La storia giudiziaria è ancora tutta
da scrivere; la verità tutta da scoprire nel processo; e tutti
coloro che hanno ricevuto avvisi di garanzia sono presunti non
colpevoli fino al giudicato penale di condanna. Ciò posto, anche in
questa fase assolutamente embrionale del procedimento penale, qualche
considerazione si può e si deve farla. La prima delle quali riguarda
proprio il ruolo della scienza e degli scienziati protagonisti di
questa vicenda: abbiano commesso o meno reati, siano questi, in
ipotesi, di natura dolosa o colposa (e le varie ipotesi non sono
proprio equivalenti, com’è ovvio), quegli uomini di scienza hanno,
oggi, certamente una cospicua quantità di materiali di
“autocritica”, per dirla in maniera delicata.
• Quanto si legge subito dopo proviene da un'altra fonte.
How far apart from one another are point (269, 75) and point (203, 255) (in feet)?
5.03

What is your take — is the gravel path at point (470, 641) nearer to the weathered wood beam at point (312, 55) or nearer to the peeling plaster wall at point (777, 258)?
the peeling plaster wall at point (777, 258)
L’impostazione è stata quella
solita, “preseicentesca”, per parafrasare lo storico Paolo Rossi
su citato: quella della Torre d’avorio, dove questo trust di
cervelli incubava le sue folgoranti intuizioni e da dove ne usciva
per comunicare all’opinione pubblica soprattutto la sua spocchiosa
irrisione verso coloro (i noti “santoni”) che, in qualsiasi modo,
osassero porre qualche dubbio o domanda su quei dogmi di fede,
spacciati per verità scientifiche, che oggi una Procura della
Repubblica, sulla base di un suo studio, fa a brandelli. Un giudice
della Corte Suprema degli Stati Uniti, Luis Brandeis, diceva che “la
luce del sole è il miglior disinfettante”.
Quando una parte, ancora troppo ampia,
di scienziati si farà una ragione di questo principio, renderà un
grande servigio alla scienza e al Paese. Nonché a se stessa.